Publishing Princess of Amathar, even if only for myself, inspired me to write again. Over the next fourteen months, I crafted an 800-page steampunk fantasy that I called The Steel Dragon. I printed up a dozen copies (in 5” binders) and friends read and edited them over the summer.
His Robot Girlfriend
That summer, I discovered Smashwords, where one could self-publish ebooks. It was a brand-new thing, and I thought that it would be a good idea to get my name out there as an author. I decided to piece together my earlier flash fiction, seven or eight small vignettes, into an actual story, by smoothing it out and adding an ending. That summer, while teaching summer school, that’s what I did. His Robot Girlfriend was the 1,864th book published through Smashwords (now there are over 330,000). I also uploaded it to Feedbooks, Manybooks, and a few other sites. I offered it for free, expecting only to get my name out there. Well, it worked. His Robot Girlfriend was huge, mostly because I was entering epublishing on the ground floor, though I didn’t know that at the time. His Robot Girlfriend was downloaded hundreds of thousands of times, and when iBooks started, it was at the top of their free books list for a long time.
Eaglethorpe Buxton
His Robot Girlfriend was very popular online, and I was done editing The Steel Dragon, so I began sending it off to publishers, but I needed something else to write. I had recently read Herman Melville’s Bartleby the Scrivener, and I really liked the idea of an unreliable narrator, but I had also read Jerome K. Jerome’s Three Men in a Boat, so I was feeling like something silly might be in order. I decided to set my story in the world I had created years earlier for a Dungeons and Dragons game I played with my kids. I had placed stories there before. In 1996, I had written a play for our school drama club set in the same world. The play was called The Ideal Magic.

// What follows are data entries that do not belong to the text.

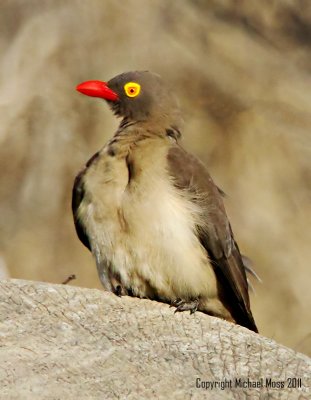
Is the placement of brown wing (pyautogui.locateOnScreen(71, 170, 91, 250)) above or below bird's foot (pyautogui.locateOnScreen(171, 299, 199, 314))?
above

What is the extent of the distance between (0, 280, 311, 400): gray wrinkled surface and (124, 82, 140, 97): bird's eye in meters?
2.28

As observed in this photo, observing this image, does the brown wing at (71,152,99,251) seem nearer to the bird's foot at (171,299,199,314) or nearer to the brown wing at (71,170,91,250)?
the brown wing at (71,170,91,250)

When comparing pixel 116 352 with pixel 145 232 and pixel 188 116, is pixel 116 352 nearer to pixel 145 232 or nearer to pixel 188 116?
pixel 145 232

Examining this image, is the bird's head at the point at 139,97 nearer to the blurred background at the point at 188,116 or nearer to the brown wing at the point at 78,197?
the brown wing at the point at 78,197

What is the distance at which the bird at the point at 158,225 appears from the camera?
774 cm

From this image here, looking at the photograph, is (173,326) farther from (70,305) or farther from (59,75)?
(59,75)

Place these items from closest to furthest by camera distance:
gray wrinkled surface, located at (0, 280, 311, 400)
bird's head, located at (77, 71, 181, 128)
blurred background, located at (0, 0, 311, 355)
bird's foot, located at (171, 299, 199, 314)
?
1. gray wrinkled surface, located at (0, 280, 311, 400)
2. bird's foot, located at (171, 299, 199, 314)
3. bird's head, located at (77, 71, 181, 128)
4. blurred background, located at (0, 0, 311, 355)

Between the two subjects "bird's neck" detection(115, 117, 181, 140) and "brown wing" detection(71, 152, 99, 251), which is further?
"bird's neck" detection(115, 117, 181, 140)

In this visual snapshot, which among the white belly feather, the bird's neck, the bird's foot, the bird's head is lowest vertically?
the bird's foot

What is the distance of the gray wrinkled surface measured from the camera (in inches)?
219

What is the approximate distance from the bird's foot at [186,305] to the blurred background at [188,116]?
255 centimetres

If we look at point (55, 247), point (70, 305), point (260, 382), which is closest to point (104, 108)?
point (55, 247)

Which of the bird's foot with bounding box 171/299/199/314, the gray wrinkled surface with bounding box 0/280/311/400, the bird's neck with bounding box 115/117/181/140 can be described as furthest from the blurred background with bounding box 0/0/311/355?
the gray wrinkled surface with bounding box 0/280/311/400

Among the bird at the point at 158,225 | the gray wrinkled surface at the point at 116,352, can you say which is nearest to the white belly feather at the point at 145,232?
the bird at the point at 158,225
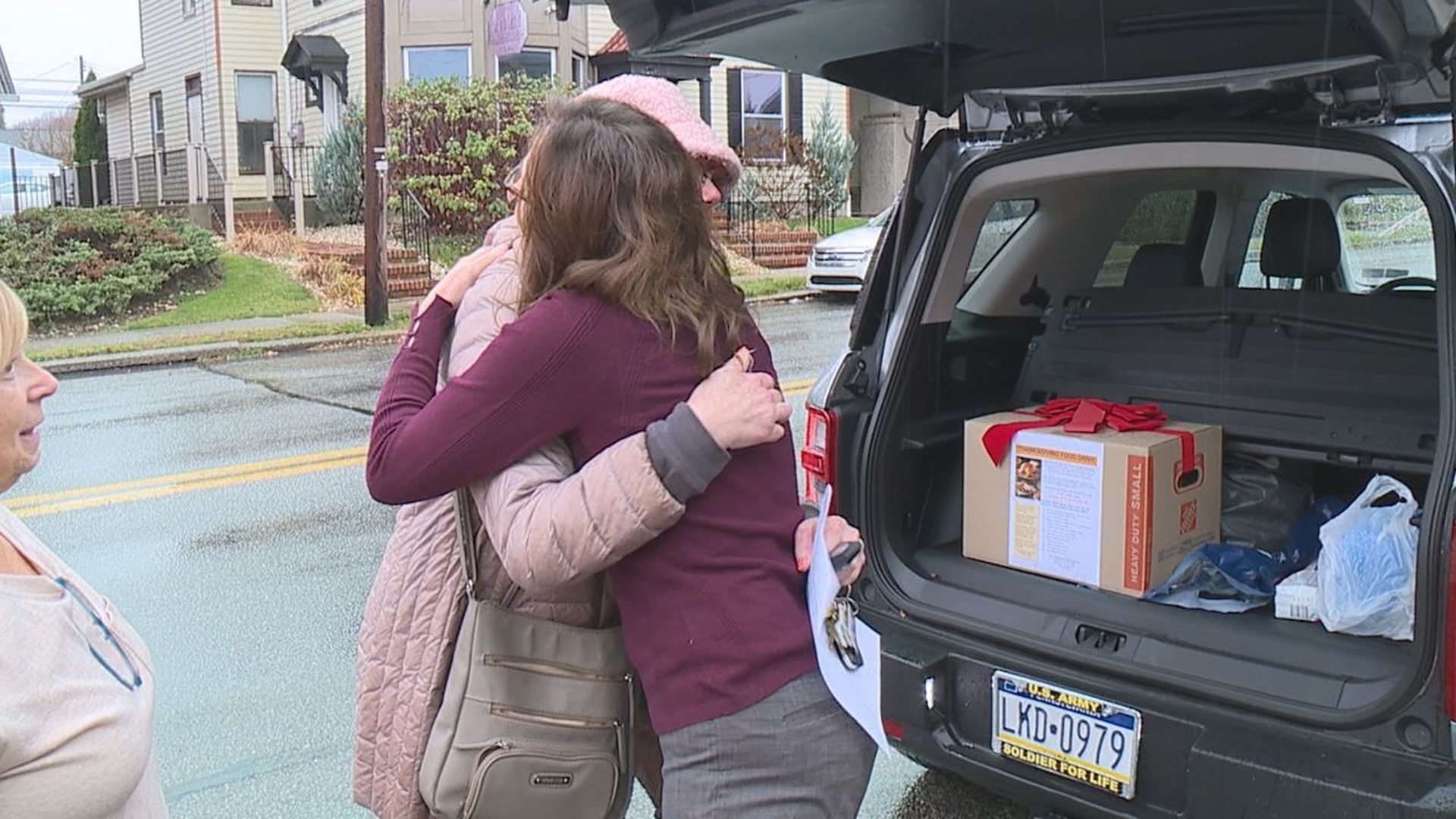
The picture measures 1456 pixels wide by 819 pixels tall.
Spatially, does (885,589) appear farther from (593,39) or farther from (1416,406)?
(593,39)

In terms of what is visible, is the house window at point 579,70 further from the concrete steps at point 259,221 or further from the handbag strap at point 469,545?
the handbag strap at point 469,545

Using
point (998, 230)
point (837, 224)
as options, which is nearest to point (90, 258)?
point (837, 224)

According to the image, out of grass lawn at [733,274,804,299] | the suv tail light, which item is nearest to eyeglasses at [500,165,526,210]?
the suv tail light

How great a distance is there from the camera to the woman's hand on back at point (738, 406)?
183 centimetres

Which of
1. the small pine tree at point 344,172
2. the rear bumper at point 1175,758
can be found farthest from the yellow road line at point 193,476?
the small pine tree at point 344,172

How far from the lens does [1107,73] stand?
10.1 ft

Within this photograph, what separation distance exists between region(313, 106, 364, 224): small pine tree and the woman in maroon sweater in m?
19.1

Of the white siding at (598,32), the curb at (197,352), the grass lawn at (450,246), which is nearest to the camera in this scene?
the curb at (197,352)

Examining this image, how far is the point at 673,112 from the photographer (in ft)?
6.64

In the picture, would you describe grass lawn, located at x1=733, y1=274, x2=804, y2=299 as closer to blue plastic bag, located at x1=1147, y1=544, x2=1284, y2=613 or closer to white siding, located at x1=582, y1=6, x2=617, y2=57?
white siding, located at x1=582, y1=6, x2=617, y2=57

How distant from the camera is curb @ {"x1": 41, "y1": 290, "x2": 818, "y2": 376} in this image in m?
A: 12.2

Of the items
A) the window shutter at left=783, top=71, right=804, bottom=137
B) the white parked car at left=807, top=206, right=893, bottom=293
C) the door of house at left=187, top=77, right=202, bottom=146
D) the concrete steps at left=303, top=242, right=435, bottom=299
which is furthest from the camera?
the door of house at left=187, top=77, right=202, bottom=146

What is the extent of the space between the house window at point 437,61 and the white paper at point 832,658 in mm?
21553

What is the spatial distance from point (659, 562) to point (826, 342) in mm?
10448
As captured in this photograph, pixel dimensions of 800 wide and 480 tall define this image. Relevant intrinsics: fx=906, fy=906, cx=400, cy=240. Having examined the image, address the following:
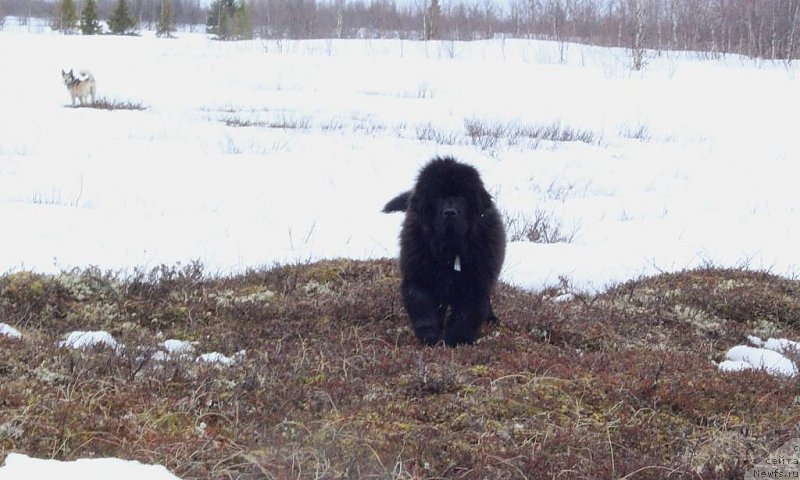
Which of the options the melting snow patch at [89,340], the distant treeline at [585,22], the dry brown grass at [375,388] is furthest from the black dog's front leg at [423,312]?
the distant treeline at [585,22]

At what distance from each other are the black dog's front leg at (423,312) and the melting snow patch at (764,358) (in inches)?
72.7

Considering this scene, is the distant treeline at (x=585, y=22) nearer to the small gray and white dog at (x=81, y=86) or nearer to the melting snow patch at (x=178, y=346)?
the small gray and white dog at (x=81, y=86)

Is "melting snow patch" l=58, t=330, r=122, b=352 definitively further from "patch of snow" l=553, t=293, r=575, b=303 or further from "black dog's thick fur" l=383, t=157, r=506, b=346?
"patch of snow" l=553, t=293, r=575, b=303

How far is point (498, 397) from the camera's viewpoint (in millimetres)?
4652

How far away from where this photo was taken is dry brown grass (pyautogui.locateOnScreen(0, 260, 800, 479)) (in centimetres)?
387

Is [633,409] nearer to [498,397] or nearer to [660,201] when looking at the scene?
[498,397]

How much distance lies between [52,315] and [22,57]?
3149 cm

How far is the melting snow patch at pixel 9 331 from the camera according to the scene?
560cm

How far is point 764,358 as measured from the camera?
5914mm

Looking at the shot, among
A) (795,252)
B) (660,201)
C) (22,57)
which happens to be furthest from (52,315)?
(22,57)

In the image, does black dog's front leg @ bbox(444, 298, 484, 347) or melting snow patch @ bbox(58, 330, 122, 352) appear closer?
melting snow patch @ bbox(58, 330, 122, 352)

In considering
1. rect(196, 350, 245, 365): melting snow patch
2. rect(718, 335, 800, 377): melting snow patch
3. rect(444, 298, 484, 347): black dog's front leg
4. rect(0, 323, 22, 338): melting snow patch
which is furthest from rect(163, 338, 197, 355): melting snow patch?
rect(718, 335, 800, 377): melting snow patch

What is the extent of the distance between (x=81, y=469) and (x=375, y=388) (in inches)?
72.3

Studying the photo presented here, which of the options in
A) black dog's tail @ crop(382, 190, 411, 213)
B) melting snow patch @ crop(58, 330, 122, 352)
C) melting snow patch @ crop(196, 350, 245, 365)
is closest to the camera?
melting snow patch @ crop(196, 350, 245, 365)
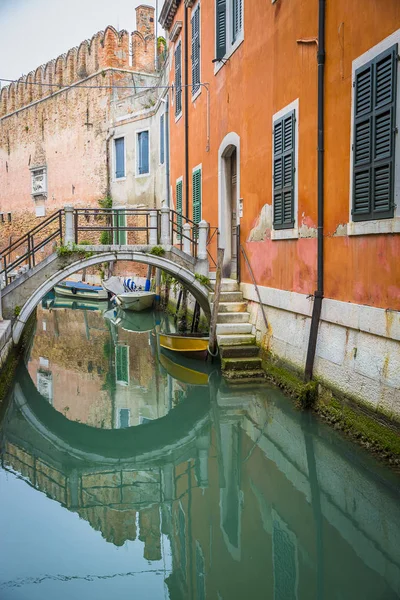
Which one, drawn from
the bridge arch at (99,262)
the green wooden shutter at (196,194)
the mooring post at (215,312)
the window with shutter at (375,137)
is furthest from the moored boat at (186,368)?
the window with shutter at (375,137)

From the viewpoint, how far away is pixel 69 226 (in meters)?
10.9

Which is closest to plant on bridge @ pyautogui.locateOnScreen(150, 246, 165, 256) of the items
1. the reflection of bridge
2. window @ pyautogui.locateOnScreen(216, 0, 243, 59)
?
the reflection of bridge

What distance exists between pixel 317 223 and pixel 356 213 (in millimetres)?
998

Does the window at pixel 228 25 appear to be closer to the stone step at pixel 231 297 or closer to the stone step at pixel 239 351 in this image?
the stone step at pixel 231 297

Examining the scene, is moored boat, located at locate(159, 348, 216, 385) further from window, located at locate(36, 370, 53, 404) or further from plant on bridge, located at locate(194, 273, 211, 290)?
window, located at locate(36, 370, 53, 404)

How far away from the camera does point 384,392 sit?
19.6 feet

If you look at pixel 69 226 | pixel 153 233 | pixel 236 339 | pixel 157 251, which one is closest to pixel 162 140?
pixel 153 233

So Eaglethorpe Buxton and the Elven Princess was born. Eaglethorpe himself was a new creation, as was Jholiera the elven princess, but the places, Ellwood Cyrene, and the Queen of Aerithraine were all pulled right out of our D&D game. I finished in less than a month and was still in the mood, so I wrote another one. Eaglethorpe Buxton and the Sorceress uses the play I had written earlier as the main plot point, and I make Eaglethorpe the author.
I published both stories as ebooks and then decided that I would publish Princess of Amathar as an ebook and see if anyone would actually pay for one of my stories. It was Smashwords book number 2,287.